Bild: Zuletzt waren im November Afghan*innen aus Pakistan wie hier im Bild nach…
Bundesinnenminister Alexander Dobrindt (CSU) hat zugesagt, rund 530
Afghan*innen, die in Pakistan festsitzen, noch in diesem Jahr nach
Deutschland zu evakuieren. Unter ihnen sind vor allem
Menschenrechtler*innen, aber auch [1][ehemalige Ortskräfte des Auswärtigen
Amtes]. Gleichzeitig will die Bundesregierung aber Hunderte anderer
Afghan*innen trotz Aufnahmezusagen den Taliban überlassen.
Um zu verstehen, worum es bei Dobrindts Aussagen geht, muss man die
Vorgeschichte verstehen. Es handelt sich um das klägliche Ende der
deutschen Bemühungen, nach der Machtübernahme der Taliban solche Personen
zu retten, die zuvor den deutschen Truppen im Land geholfen hatten oder
sich für Menschenrechte und Demokratie eingesetzt hatten.
Nachdem zunächst tatsächlich Tausende Ortskräfte und ihre Familien gerettet
wurden, geriet die Evakuierung ab 2023 ins Stocken. Die Ampelkoalition gab
zwar einer großen Zahl afghanischer Menschenrechtler*innen
Aufnahmezusagen, verschleppte die Umsetzung aber anschließend, sodass die
Menschen zu Tausenden im afghanischen Nachbarland Pakistan strandeten.

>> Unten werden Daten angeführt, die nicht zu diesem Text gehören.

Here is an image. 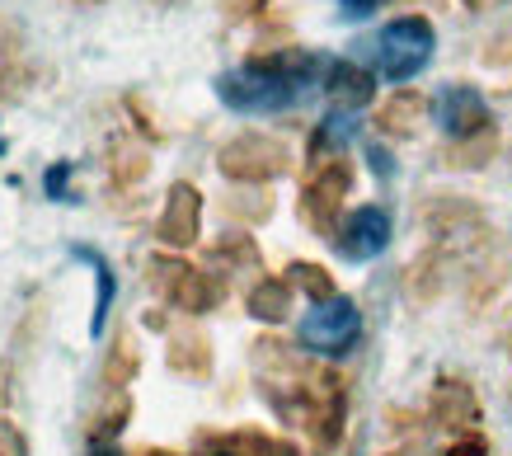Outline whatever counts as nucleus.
Segmentation results:
<instances>
[{
	"mask_svg": "<svg viewBox=\"0 0 512 456\" xmlns=\"http://www.w3.org/2000/svg\"><path fill=\"white\" fill-rule=\"evenodd\" d=\"M320 71H329V62L315 57V52L301 48L254 52L245 66L217 76V99L235 113H287L311 95Z\"/></svg>",
	"mask_w": 512,
	"mask_h": 456,
	"instance_id": "1",
	"label": "nucleus"
},
{
	"mask_svg": "<svg viewBox=\"0 0 512 456\" xmlns=\"http://www.w3.org/2000/svg\"><path fill=\"white\" fill-rule=\"evenodd\" d=\"M376 66L390 85H404L414 80L423 66L433 62V48H437V33L433 24L423 15H404V19H390L386 29L376 33Z\"/></svg>",
	"mask_w": 512,
	"mask_h": 456,
	"instance_id": "2",
	"label": "nucleus"
},
{
	"mask_svg": "<svg viewBox=\"0 0 512 456\" xmlns=\"http://www.w3.org/2000/svg\"><path fill=\"white\" fill-rule=\"evenodd\" d=\"M217 165H221L226 179L259 189V184H273V179H282V174L292 170V151H287L278 137H264V132H240V137H231V142L217 151Z\"/></svg>",
	"mask_w": 512,
	"mask_h": 456,
	"instance_id": "3",
	"label": "nucleus"
},
{
	"mask_svg": "<svg viewBox=\"0 0 512 456\" xmlns=\"http://www.w3.org/2000/svg\"><path fill=\"white\" fill-rule=\"evenodd\" d=\"M348 189H353V165L343 156H334L311 170L306 189H301V217H306V226H311L315 236H325V240L339 236V226H343L339 217H343Z\"/></svg>",
	"mask_w": 512,
	"mask_h": 456,
	"instance_id": "4",
	"label": "nucleus"
},
{
	"mask_svg": "<svg viewBox=\"0 0 512 456\" xmlns=\"http://www.w3.org/2000/svg\"><path fill=\"white\" fill-rule=\"evenodd\" d=\"M362 339V311H357L353 297H329L315 301L306 320H301V348L311 353H325V358H339Z\"/></svg>",
	"mask_w": 512,
	"mask_h": 456,
	"instance_id": "5",
	"label": "nucleus"
},
{
	"mask_svg": "<svg viewBox=\"0 0 512 456\" xmlns=\"http://www.w3.org/2000/svg\"><path fill=\"white\" fill-rule=\"evenodd\" d=\"M198 226H202V193L193 184H170L165 193V207H160V221H156V240L170 245V250H188L198 240Z\"/></svg>",
	"mask_w": 512,
	"mask_h": 456,
	"instance_id": "6",
	"label": "nucleus"
},
{
	"mask_svg": "<svg viewBox=\"0 0 512 456\" xmlns=\"http://www.w3.org/2000/svg\"><path fill=\"white\" fill-rule=\"evenodd\" d=\"M334 245H339V254H343V259H353V264L376 259V254L390 245V212H386V207H376V203L348 212V221L339 226Z\"/></svg>",
	"mask_w": 512,
	"mask_h": 456,
	"instance_id": "7",
	"label": "nucleus"
},
{
	"mask_svg": "<svg viewBox=\"0 0 512 456\" xmlns=\"http://www.w3.org/2000/svg\"><path fill=\"white\" fill-rule=\"evenodd\" d=\"M433 113H437V123H442V132H447L451 142H461V137H475V132H484V127H494L489 104H484V95L475 90V85H447V90L437 95Z\"/></svg>",
	"mask_w": 512,
	"mask_h": 456,
	"instance_id": "8",
	"label": "nucleus"
},
{
	"mask_svg": "<svg viewBox=\"0 0 512 456\" xmlns=\"http://www.w3.org/2000/svg\"><path fill=\"white\" fill-rule=\"evenodd\" d=\"M428 419L451 433H475L480 428V400L470 391L466 381H437L433 386V400H428Z\"/></svg>",
	"mask_w": 512,
	"mask_h": 456,
	"instance_id": "9",
	"label": "nucleus"
},
{
	"mask_svg": "<svg viewBox=\"0 0 512 456\" xmlns=\"http://www.w3.org/2000/svg\"><path fill=\"white\" fill-rule=\"evenodd\" d=\"M325 95H329V104L339 113H353V109H362V104H372L376 99V80H372V71H362V66H353V62H329V71H325Z\"/></svg>",
	"mask_w": 512,
	"mask_h": 456,
	"instance_id": "10",
	"label": "nucleus"
},
{
	"mask_svg": "<svg viewBox=\"0 0 512 456\" xmlns=\"http://www.w3.org/2000/svg\"><path fill=\"white\" fill-rule=\"evenodd\" d=\"M423 113H428V99H423L419 90L400 85V90H390V99L381 104V113H376V127H381V137H395V142H404V137H414V132H419Z\"/></svg>",
	"mask_w": 512,
	"mask_h": 456,
	"instance_id": "11",
	"label": "nucleus"
},
{
	"mask_svg": "<svg viewBox=\"0 0 512 456\" xmlns=\"http://www.w3.org/2000/svg\"><path fill=\"white\" fill-rule=\"evenodd\" d=\"M165 362H170V372H179V377L207 381L212 377V344H207V334L202 330H174L170 348H165Z\"/></svg>",
	"mask_w": 512,
	"mask_h": 456,
	"instance_id": "12",
	"label": "nucleus"
},
{
	"mask_svg": "<svg viewBox=\"0 0 512 456\" xmlns=\"http://www.w3.org/2000/svg\"><path fill=\"white\" fill-rule=\"evenodd\" d=\"M245 306H249V315H254V320L282 325V320L292 315V283H287V278H259V283L249 287Z\"/></svg>",
	"mask_w": 512,
	"mask_h": 456,
	"instance_id": "13",
	"label": "nucleus"
},
{
	"mask_svg": "<svg viewBox=\"0 0 512 456\" xmlns=\"http://www.w3.org/2000/svg\"><path fill=\"white\" fill-rule=\"evenodd\" d=\"M127 419H132V395H127V391H109V400L90 414L85 433H90L94 447H113V438L127 428Z\"/></svg>",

Die neue schwarz-rote Bundesregierung erbte das Problem und kündigte prompt
an, die Aufnahmezusagen zurückzunehmen. Das ist dem Bundesinnenministerium
Dobrindts allerdings nur zum Teil gelungen. Insbesondere diejenigen, die
über das sogenannte [2][Bundesaufnahmeprogramm] (BAP) Zusagen bekamen,
konnten ihren Anspruch auf Einreise erfolgreich vor Gericht durchsetzen.
Zuletzt kam am Dienstag ein Flieger mit rund 160 solcher Personen in
Deutschland an.
## Rechtsverbindlicher Anspruch auf Evakuierung
Dobrindt scheint nun erstmals einzugestehen, dass auch viele weitere
Afghan*innen rechtsverbindlichen Anspruch auf Evakuierung haben. Er
sprach gegenüber dem Redaktionsnetzwerk Deutschland von „aktuell rund 460
Personen, die sich im Bundesaufnahmeprogramm befinden, und 75 Personen, die
sich im Ortskräfteprogramm befinden und sich derzeit in Pakistan
aufhalten“. Dann der entscheidende Satz: „Das sind Personen, bei denen wir
davon ausgehen, dass die Einreise nach Deutschland erfolgen wird.“
Gleichzeitig deckt sich Dobrindts Ankündigung aber nicht mit der Gesamtzahl
der Personen im BAP, die noch in Pakistan ausharren. Diese liegt nach
taz-Informationen um rund 230 höher, also bei etwa 690 Personen.
Hintergrund könnten weiter laufende Versuche des Bundesinnenministeriums
sein, die Aufnahmezusagen in einigen Fällen doch noch juristisch zu kippen.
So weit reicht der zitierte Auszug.